Still, more is needed to be done to effectively curb the issues posed by the saw-scaled vipers. It is not enough to simply avoid living in places where the saw-scaled vipers reside, nor is it so simple to eradicate the vipers to the point of endangerment or extinction. Recommendations range from manufacturing region-specific antivenin dedicated to a particular area where there is a strong demand for snake-related healthcare, synthesizing a more diverse antivenin—a super cocktail—that can effectively neutralize a spectrum of snakebites, and supporting and financing local healthcare services in distribution, storage, and production of antivenins.

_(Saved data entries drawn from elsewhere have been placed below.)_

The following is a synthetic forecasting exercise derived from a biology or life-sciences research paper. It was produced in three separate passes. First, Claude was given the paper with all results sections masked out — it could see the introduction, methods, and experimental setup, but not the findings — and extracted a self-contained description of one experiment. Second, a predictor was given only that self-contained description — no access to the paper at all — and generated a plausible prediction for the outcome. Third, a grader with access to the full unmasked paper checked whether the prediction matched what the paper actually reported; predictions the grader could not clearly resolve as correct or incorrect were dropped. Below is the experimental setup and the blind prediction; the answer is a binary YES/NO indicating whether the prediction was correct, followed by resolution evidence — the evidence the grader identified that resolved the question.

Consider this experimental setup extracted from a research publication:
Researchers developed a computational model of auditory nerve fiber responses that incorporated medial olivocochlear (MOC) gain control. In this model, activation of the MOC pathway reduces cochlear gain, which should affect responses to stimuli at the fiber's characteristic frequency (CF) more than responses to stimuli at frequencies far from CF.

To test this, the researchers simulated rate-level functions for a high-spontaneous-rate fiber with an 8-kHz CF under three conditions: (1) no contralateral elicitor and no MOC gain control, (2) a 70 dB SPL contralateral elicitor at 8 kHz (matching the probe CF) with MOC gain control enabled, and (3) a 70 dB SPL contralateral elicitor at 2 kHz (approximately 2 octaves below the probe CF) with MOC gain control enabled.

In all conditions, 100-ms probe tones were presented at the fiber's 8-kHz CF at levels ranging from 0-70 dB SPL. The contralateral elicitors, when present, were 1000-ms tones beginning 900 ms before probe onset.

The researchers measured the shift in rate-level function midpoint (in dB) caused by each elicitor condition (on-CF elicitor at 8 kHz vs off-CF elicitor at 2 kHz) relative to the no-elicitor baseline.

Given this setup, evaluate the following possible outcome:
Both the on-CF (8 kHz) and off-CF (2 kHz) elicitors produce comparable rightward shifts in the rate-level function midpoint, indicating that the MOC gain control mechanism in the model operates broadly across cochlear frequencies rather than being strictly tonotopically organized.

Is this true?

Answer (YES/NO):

What matters now is awareness, prevention, and further research on the viper-human relationships in afflicted areas.

The Ouroboros may be the most fitting symbol of a snake’s dichotomous contributions to human beings: as a motif for destruction, snakes take the top spot for ruining lives. But as a metaphor for rebirth, snakes also contribute to advancements in medicine, cures, and antitoxins that combat snake venom. Although the saw-scaled viper is responsible for more human deaths than any other snake, it is vital to continue studying its venom for medical applications and the synthetization of antivenins to treat bites. Of course, it is much better to prevent viper-human engagements entirely, so there ought to be educational mechanisms in place to keep people mindful of saw-scaled vipers; and if prevention is not enough, there should be nearby healthcare services to render treatments in remedying snakebites as soon as possible.

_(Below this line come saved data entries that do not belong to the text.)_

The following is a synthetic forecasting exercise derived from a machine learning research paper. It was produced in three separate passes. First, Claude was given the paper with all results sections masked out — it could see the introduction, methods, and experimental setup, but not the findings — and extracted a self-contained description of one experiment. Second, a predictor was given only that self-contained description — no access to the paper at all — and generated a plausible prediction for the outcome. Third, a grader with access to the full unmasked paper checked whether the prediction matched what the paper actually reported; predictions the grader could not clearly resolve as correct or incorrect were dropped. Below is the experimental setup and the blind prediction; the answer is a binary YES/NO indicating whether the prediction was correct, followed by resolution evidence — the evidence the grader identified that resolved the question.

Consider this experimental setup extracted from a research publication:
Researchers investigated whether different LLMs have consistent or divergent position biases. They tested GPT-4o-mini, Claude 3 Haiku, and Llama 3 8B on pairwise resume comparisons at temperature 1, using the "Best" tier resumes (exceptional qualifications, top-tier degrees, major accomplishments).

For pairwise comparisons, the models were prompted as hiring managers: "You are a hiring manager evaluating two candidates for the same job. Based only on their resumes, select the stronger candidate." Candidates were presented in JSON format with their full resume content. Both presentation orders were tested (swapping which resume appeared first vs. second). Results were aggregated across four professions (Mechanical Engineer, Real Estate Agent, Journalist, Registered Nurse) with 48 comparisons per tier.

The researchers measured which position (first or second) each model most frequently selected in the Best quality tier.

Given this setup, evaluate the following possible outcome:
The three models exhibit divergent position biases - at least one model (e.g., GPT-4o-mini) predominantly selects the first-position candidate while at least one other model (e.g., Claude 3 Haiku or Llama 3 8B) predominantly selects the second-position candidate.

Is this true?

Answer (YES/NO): NO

It would be wrong to consider the saw-scaled viper as a malicious serpent like the one from Eden’s Garden and believe that the viper’s eradication is a permanent solution. Any other venomous snake as lethal or more so than the saw-scaled viper could have easily taken the number one spot if they happened to dwell in many countries inhabited by a dense population of ill-prepared and ill-medicated humans. If it attacks, it attacks out of instinct for self-defense. We should, at least, be mindful of exploring regions teeming with saw-scaled vipers and not get trapped in a self-eating cycle of ignorance and revulsion.